- Задание
Перепиши записи от строки с "How far from the viewer" до конца записей включительно в виде CSV с двумя столбцами, text и answer. На каждую запись нужна одна строка, где её текст и ответ стоят в отдельных полях в кавычках, а переносы строк заменены пробелами.

- Исходные данные
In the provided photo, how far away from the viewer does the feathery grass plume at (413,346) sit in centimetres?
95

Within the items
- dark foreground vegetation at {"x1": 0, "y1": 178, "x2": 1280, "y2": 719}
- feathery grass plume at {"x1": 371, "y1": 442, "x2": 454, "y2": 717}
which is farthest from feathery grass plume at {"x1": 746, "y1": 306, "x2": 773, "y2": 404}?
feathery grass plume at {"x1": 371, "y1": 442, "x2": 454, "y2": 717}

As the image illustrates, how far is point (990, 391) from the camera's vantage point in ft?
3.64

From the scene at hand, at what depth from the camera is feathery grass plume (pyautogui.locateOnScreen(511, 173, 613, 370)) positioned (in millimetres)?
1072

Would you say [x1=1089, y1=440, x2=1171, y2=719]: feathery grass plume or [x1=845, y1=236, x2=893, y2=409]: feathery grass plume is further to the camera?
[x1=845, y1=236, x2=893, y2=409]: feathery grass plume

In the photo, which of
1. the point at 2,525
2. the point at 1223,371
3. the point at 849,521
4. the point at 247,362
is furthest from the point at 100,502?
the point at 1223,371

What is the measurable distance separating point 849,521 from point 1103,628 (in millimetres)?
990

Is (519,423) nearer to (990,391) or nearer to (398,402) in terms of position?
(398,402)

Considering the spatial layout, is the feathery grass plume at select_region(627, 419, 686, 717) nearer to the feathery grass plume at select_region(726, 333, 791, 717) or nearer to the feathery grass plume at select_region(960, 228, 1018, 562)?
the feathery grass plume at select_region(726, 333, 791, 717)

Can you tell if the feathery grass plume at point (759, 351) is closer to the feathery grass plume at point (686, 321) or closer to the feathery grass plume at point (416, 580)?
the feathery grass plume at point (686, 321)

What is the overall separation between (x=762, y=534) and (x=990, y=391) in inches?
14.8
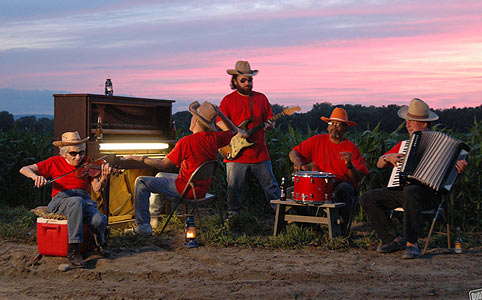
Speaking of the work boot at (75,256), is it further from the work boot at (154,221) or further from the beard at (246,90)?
the beard at (246,90)

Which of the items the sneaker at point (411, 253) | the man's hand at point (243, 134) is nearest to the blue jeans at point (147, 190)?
the man's hand at point (243, 134)

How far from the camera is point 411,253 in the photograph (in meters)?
6.87

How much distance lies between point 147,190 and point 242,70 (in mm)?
2264

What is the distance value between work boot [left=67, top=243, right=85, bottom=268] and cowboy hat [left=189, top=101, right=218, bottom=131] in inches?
90.8

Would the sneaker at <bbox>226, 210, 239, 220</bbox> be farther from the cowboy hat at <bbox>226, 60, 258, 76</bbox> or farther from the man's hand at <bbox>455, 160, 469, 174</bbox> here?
the man's hand at <bbox>455, 160, 469, 174</bbox>

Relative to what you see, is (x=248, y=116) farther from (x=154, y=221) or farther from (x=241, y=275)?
(x=241, y=275)

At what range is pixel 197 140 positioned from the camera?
7676 millimetres

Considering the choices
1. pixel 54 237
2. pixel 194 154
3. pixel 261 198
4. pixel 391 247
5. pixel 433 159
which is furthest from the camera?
pixel 261 198

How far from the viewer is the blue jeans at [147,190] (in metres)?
7.72

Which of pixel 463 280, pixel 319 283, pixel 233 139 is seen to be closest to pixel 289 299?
pixel 319 283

- Ответ
text,answer
"How far from the viewer is the blue jeans at [147,190] (in metres)?","7.72"
"Which of pixel 463 280, pixel 319 283, pixel 233 139 is seen to be closest to pixel 289 299?","pixel 319 283"